How "Wicked" Keeps "The Wizard of Oz" Alive

March 8th, 2013

How "Wicked" Keeps "The Wizard of Oz" Alive

The contemporary Broadway musical "Wicked" is the latest incarnation of "The Wizard of Oz" story. Since its inception in the late 1990s, "Wicked" has drawn in new audiences and brought renewed attention to the residents of Oz. For fans of the original movie, the musical adds extra depth and dimension to the story of Dorothy and her fanciful friends.

"Wicked" is based on a novel called "Wicked: The Life and Times of the Wicked Witch of the West." The novel was written in 1995 by Gregory Maguire and was intended to be a parallel story to the original "The Wizard of Oz" movie. It follows two of the most memorable characters from "The Wizard of Oz," the good witch, Glinda, and the wicked witch of the west, Elphaba.

Where "The Wizard of Oz" follows Dorothy Gale and her interactions with the two witches, "Wicked" tells their back stories. It begins when the two witches meet at school and discover that their personalities clash. As they develop an unlikely friendship, Galinda (who will eventually become Glinda) and Elphaba find that fate is leading them in dramatically different directions. Eventually, their destinies lead them to the roles they occupy in "The Wizard of Oz."

Composer and lyricist Stephen Schwartz developed the musical in the late 1990s and early 2000s. "Wicked" opened on Broadway in 2003 after being shown in preview performances in San Francisco.

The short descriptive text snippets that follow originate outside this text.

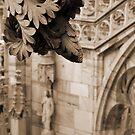Il Duomo by kuntaldaftary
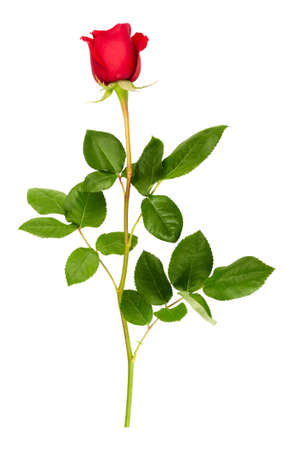 Red rose isolated on a white background photo
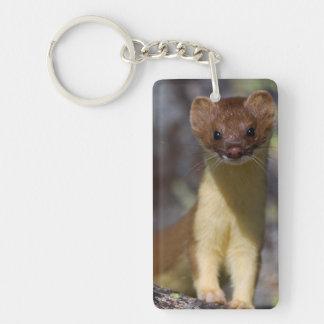 Long-tailed Weasel Double-Sided Rectangular Acrylic Keychain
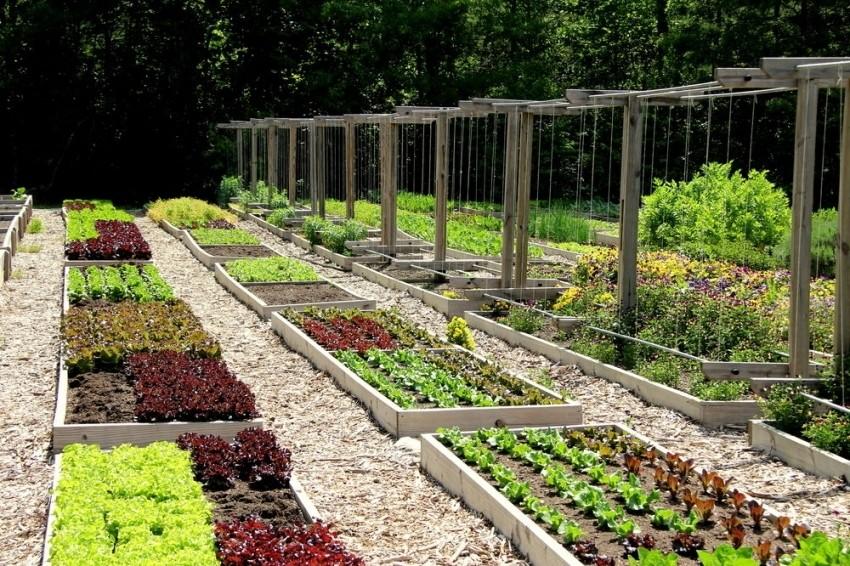 купить семена для огорода с доставкой по РФ почтой.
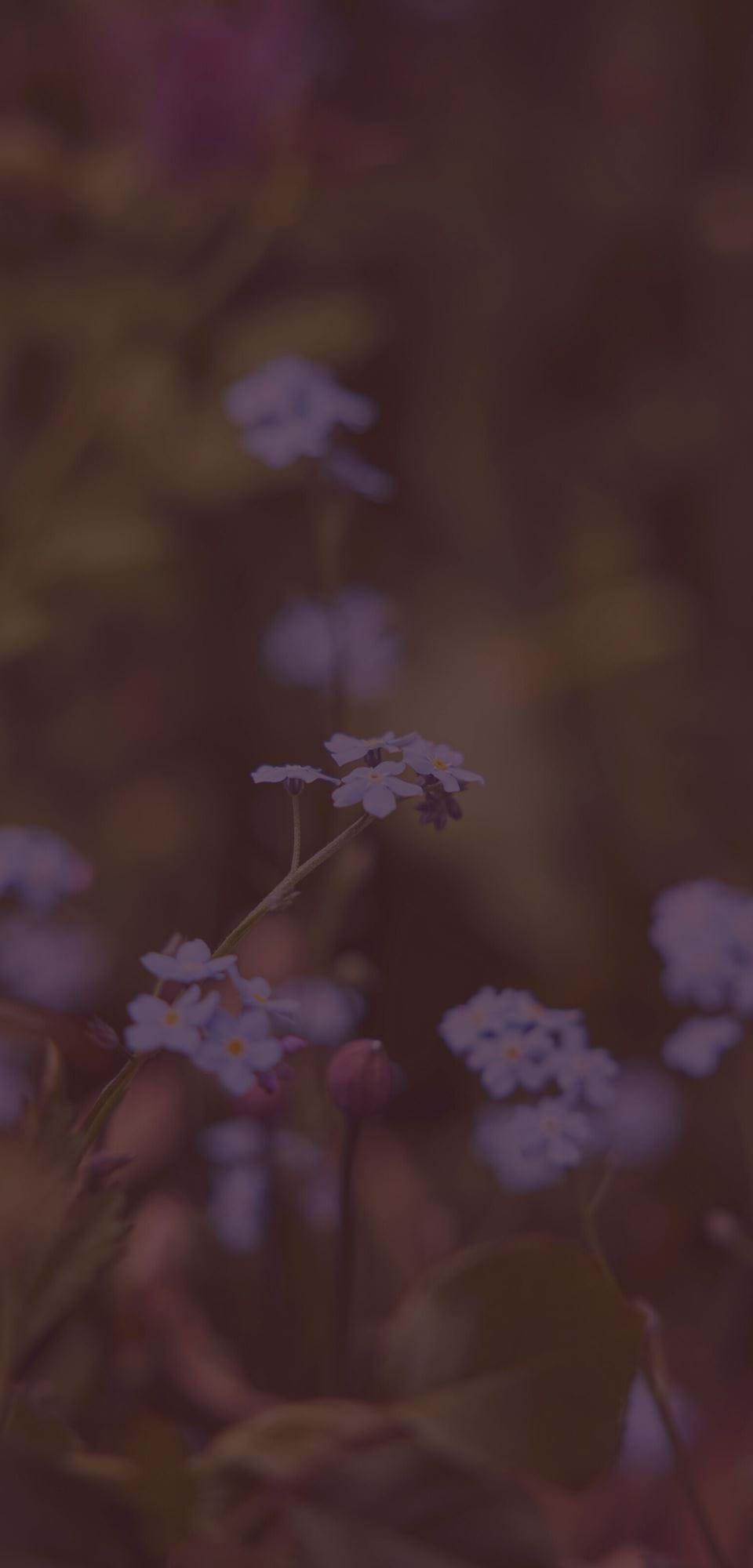 Large-Jane Cumberbatch garden - 21-05-2021 13 Clove Overlay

Since its opening, the musical has grown in popularity and become one of the longest-running shows on Broadway.

"Wicked" uses a potent combination of star power, costumes, and familiar characters to keep "The Wizard of Oz" craze alive. The musical has something for everyone, which keeps crowds flocking to the box office years after its original release. From young children to older adults, "Wicked" inspires a renewed interest in the characters from Oz.

Fans of the original story delight in seeing their favorite childhood characters in new situations. The book covers the Wizard's corrupt government, the unusual friendship between the legendary witches, and the fates of several other popular characters. As the musical unfolds, audiences discover how each piece of the story connects to bring the characters to their places in "The Wizard of Oz."

Die-hard Broadway fans are often fascinated by the musical's star-studded history. During the development of the musical, Schwartz made the calculated decision to bring star power into the mix. He brought on Broadway stars Kristin Chenoweth and Idina Menzel to play Galinda and Elphaba, while movie and stage legend Joel Grey was hired to play the Wizard. In the beginning of its run, "Wicked" drew in audiences who were interested in seeing Chenoweth, Menzel, and Grey on the same stage.

To top off the winning combination of characters and performers, Schwartz created a stunning visual experience. "Wicked" uses dramatic sets and employs theatrical techniques that are designed to thrill audiences. At the end of the first act, Elphaba rises above the stage on wires to perform her show-stopping number, "Defying Gravity." Characters use fire, smoke, and flying devices to delight viewers. With moving sets, bright lights, and dramatic costumes, "Wicked" is an exciting experience for audiences of all ages.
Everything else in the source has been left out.